Vibration level curve in different seasons

5 Conclusions

Taking Line 202 in Dalian as the research object, the environmental vibration response caused by trams was studied by means of the in site measurement of the ground vibration acceleration, and the measured results were analyzed in the time-frequency domain. The following conclusions were obtained:

1. (1)

   The main frequency band of the environmental vibration by the tram car is 30–70 Hz; the total vibration level is about 75–93 dB.

2. (2)

   The vibration acceleration response caused by a tram increases with the tram speed and decreases with the distance from the track centerline, but the vibration attenuates and changes nonlinearly, and the attenuation rate gradually decreases.
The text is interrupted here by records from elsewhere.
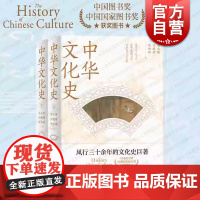 中华文化史 全二册冯天瑜何晓明周积明上海人民出版社人文科学历史知识读物中国通史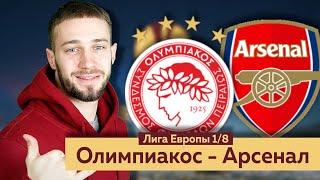 Олимпиакос - Арсенал / Прогноз и ставка на Лигу Европы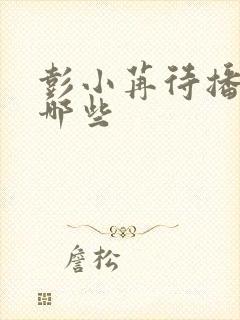 彭小苒待播剧有哪些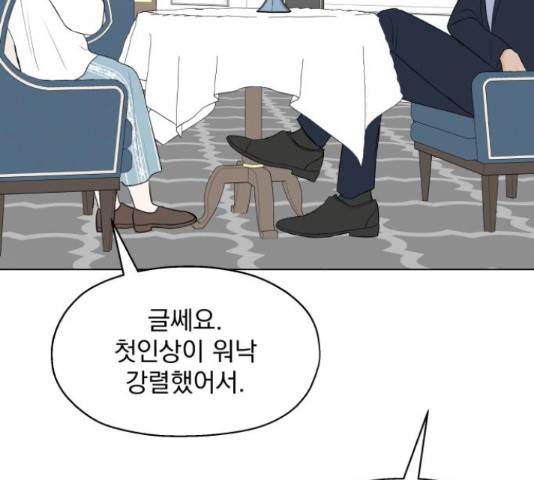 로맨틱 태평수산 9화 35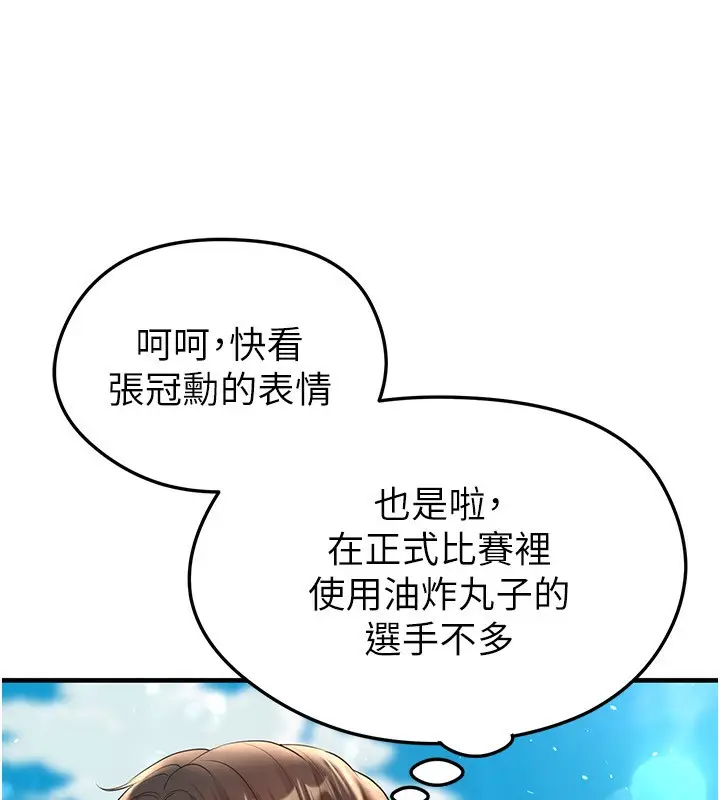 漫画《足球型男脱单指南》第24话第94张图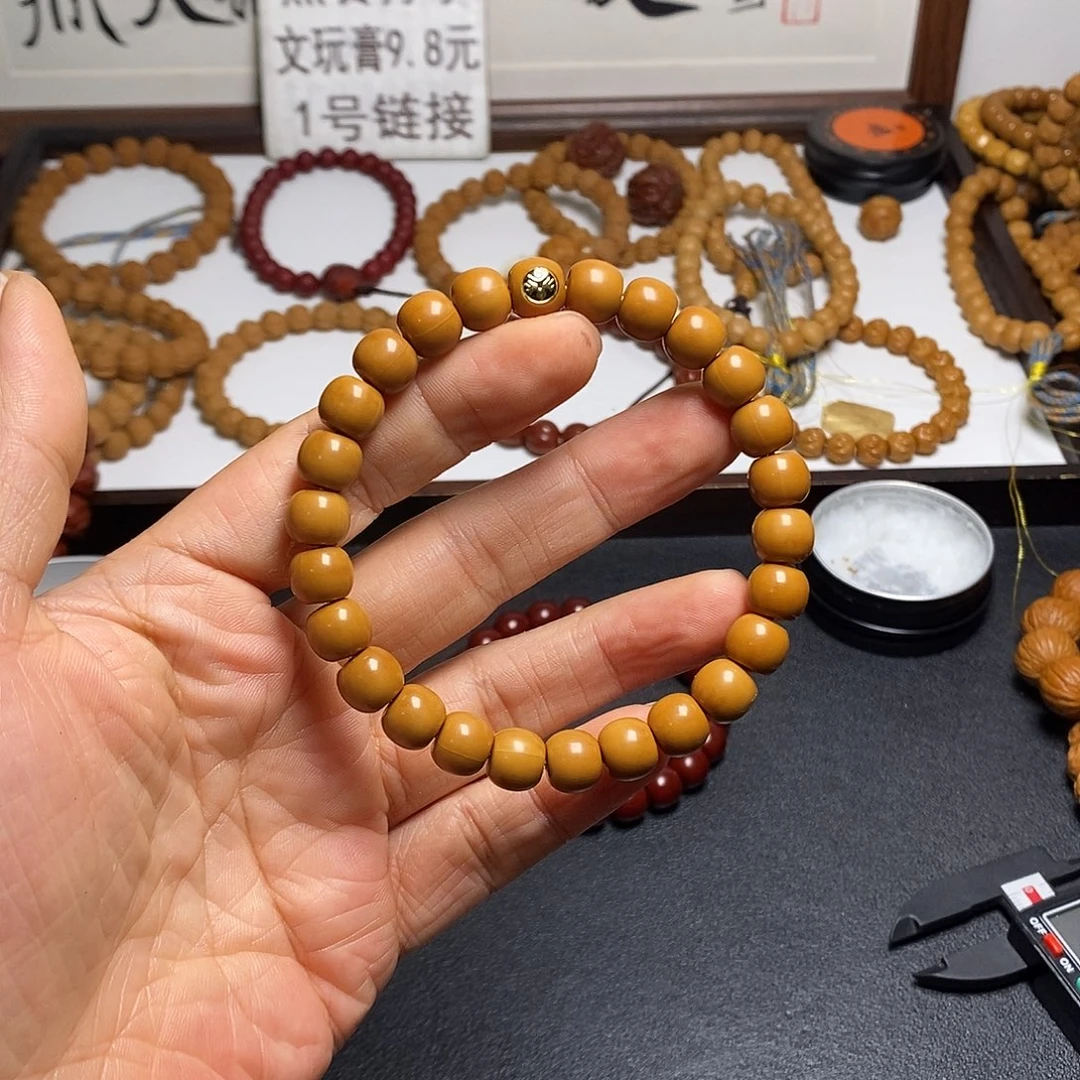 吊坠猴头核桃全品9左右小老型64号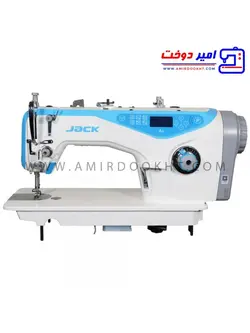 چرخ خیاطی صنعتی راسته دوز جک A4 سخنگو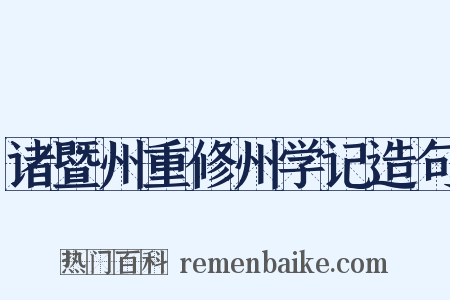 诸暨州重修州学记造句是什么意思的图片
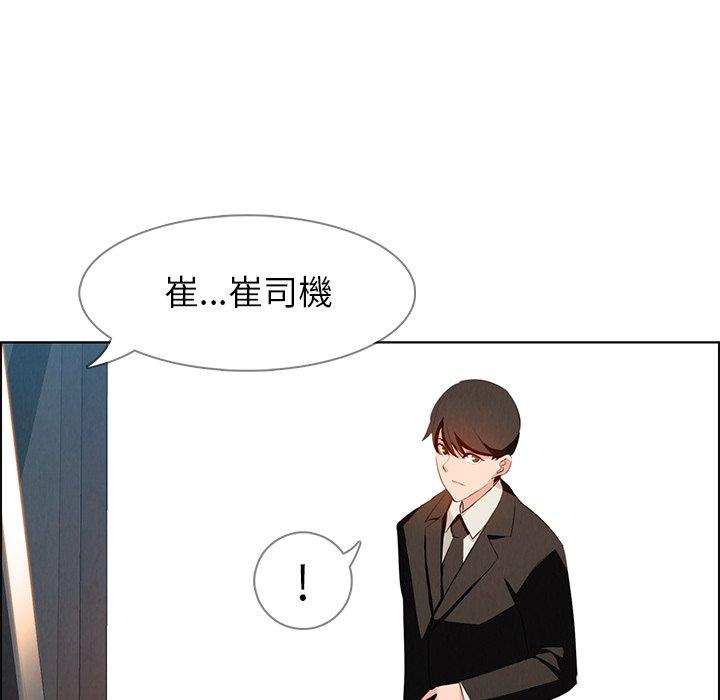 95P - 雨声的诱惑
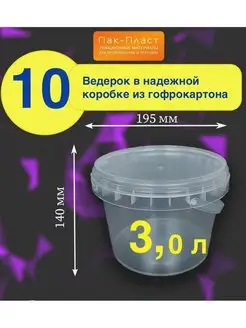 Ведра пластиковые 3,0 л с крышкой и ручкой Пак-Пласт 166710014 купить за 672 ₽ в интернет-магазине Wildberries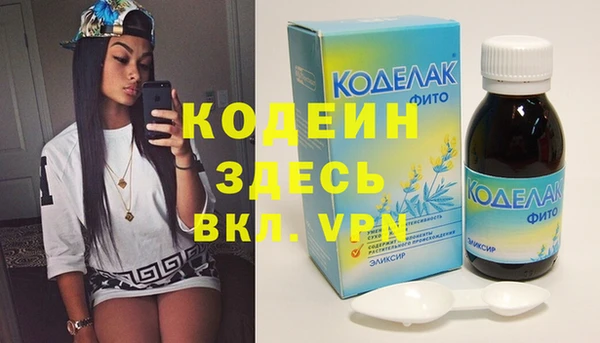 MDMA Premium VHQ Краснослободск
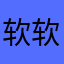 软软软球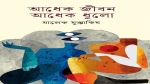 আধেক জীবন আধেক ধুলো - মালেক মুস্তাকিম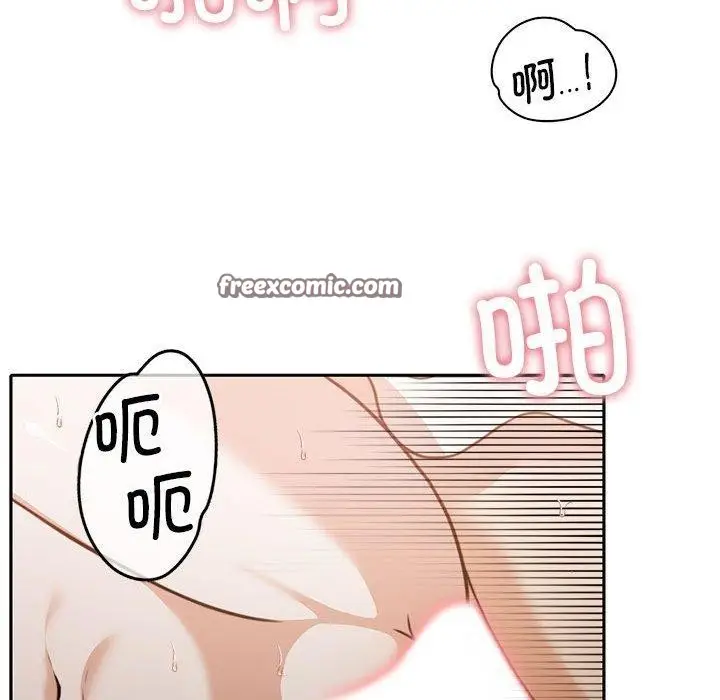 漫画《怀孕契约》第13话第75张图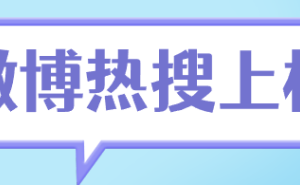 品牌如何借势微博热搜，让内容真正触动大众？
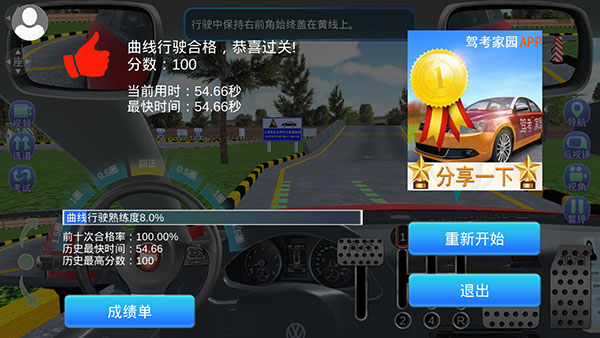 使用方法6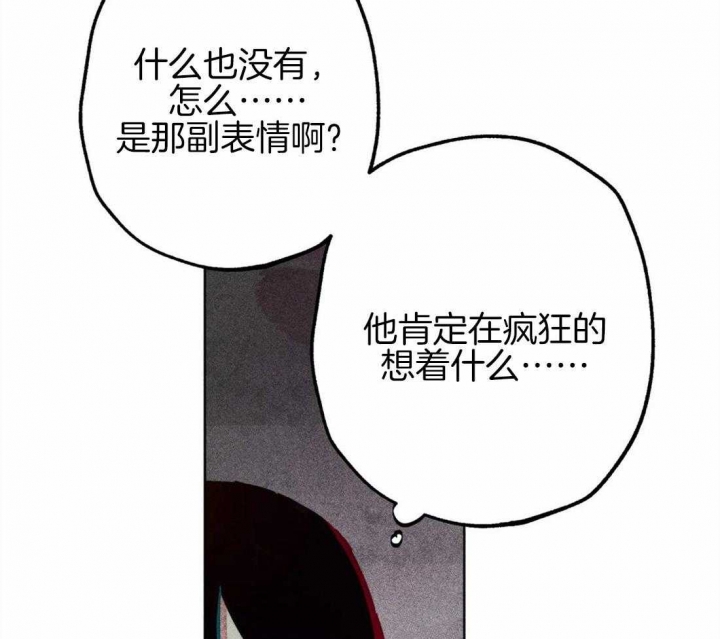 《轻易拯救法》漫画最新章节第38话免费下拉式在线观看章节第【32】张图片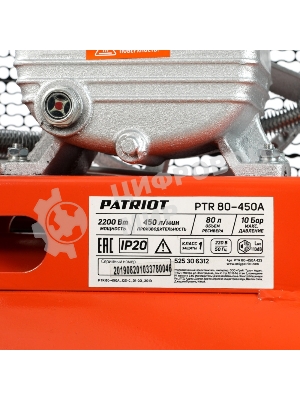 Компрессор Patriot PTR 80-450A 525306312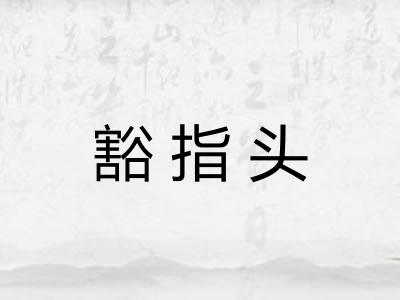 豁指头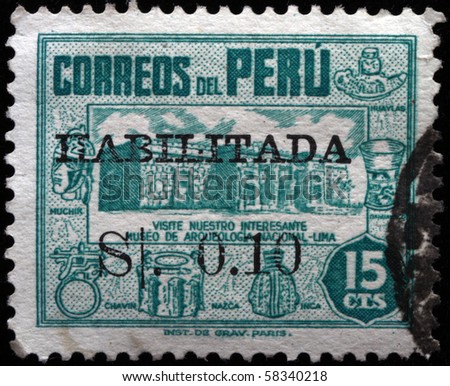 PERU - CIRCA 1930s: A stamp printed in Peru shows Exhibits of the Archaeological Museum - Lima, circa in 1930s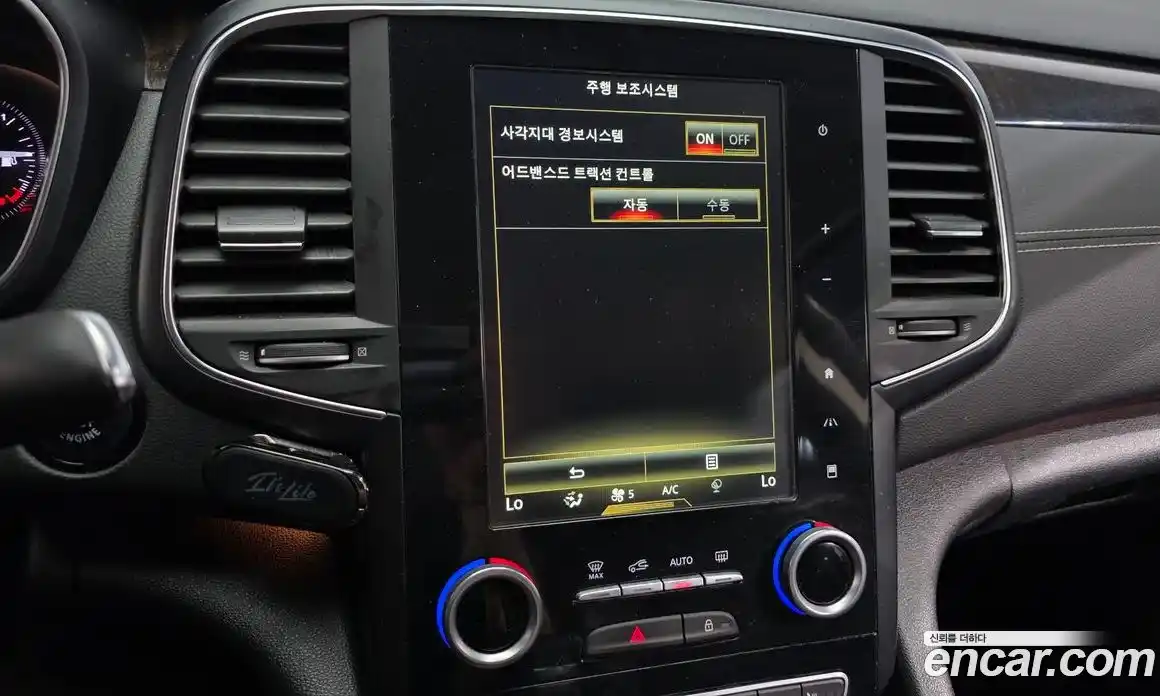 Renault SM6 2018 2.0 гидро, фото 16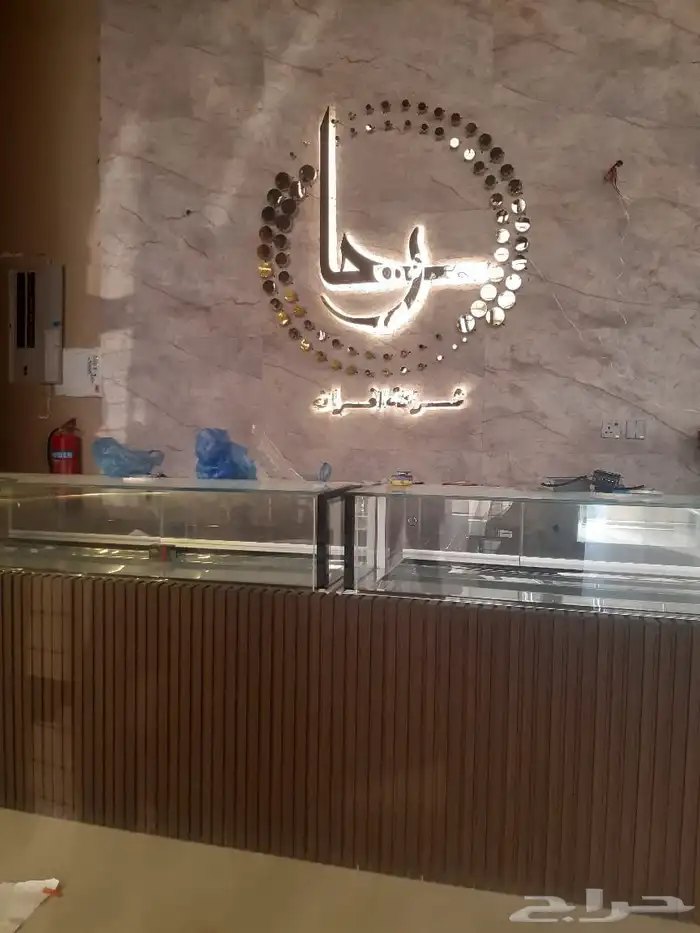 خطاط - مطبعة - مطابع 1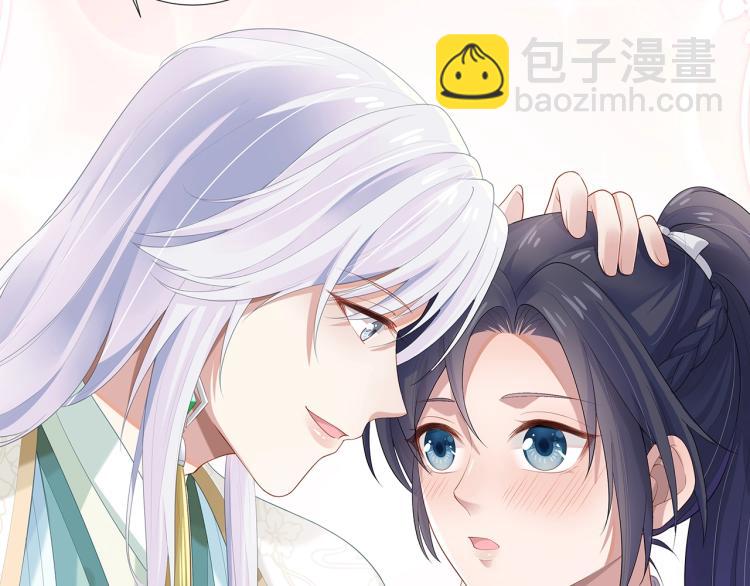 任務失敗就要談戀愛 - 第4話  反派之怒(1/3) - 5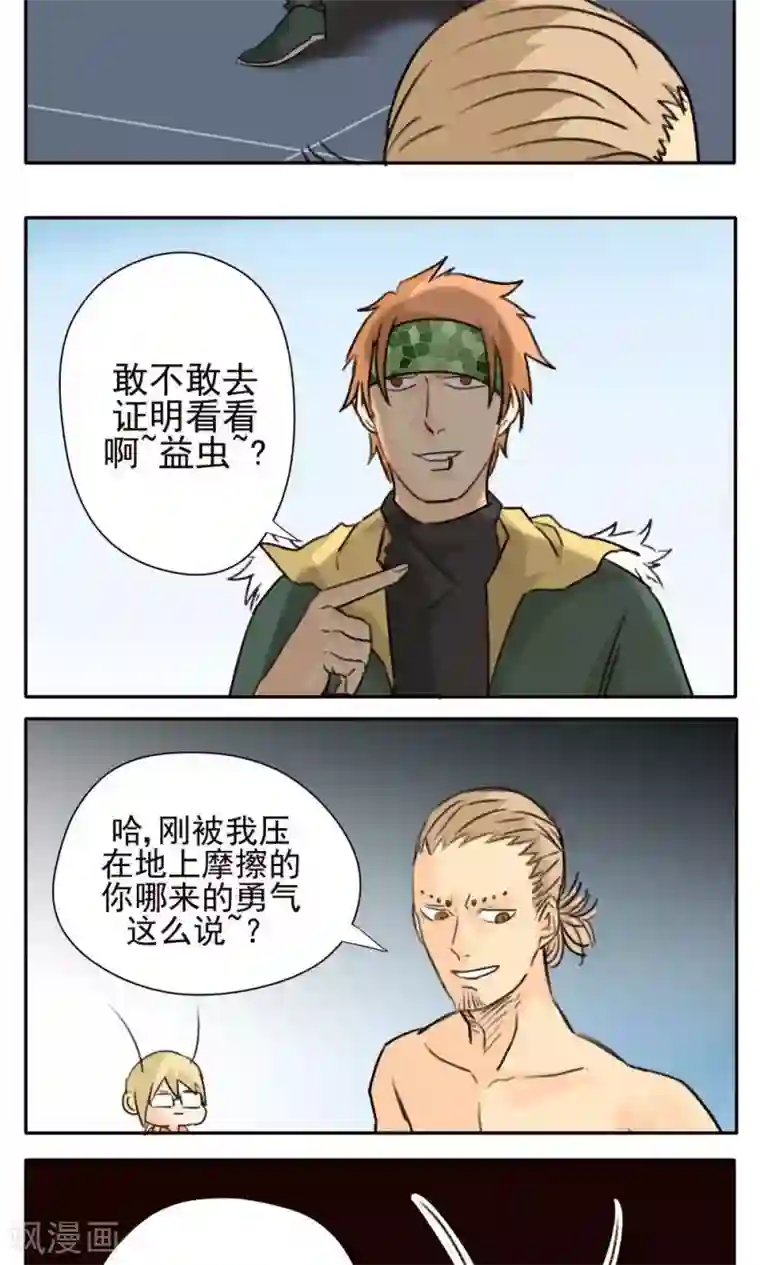 家庭和谐计划第23话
The change law of the vibration level is similar to the vibration acceleration.

3. (3)

   The environmental vibration caused by trams is affected by seasonal changes. In the winter, the temperature is too low and the roadbed stiffness is increased. As a result, the effective acceleration value and total vibration level is different between summer and winter.

4. (4)

   The total vibration level of environmental vibration caused by trams is less than 80 dB away from 30 m which is the distance from the measuring point 4 to the track centerline, meeting the vibration standard of urban environment.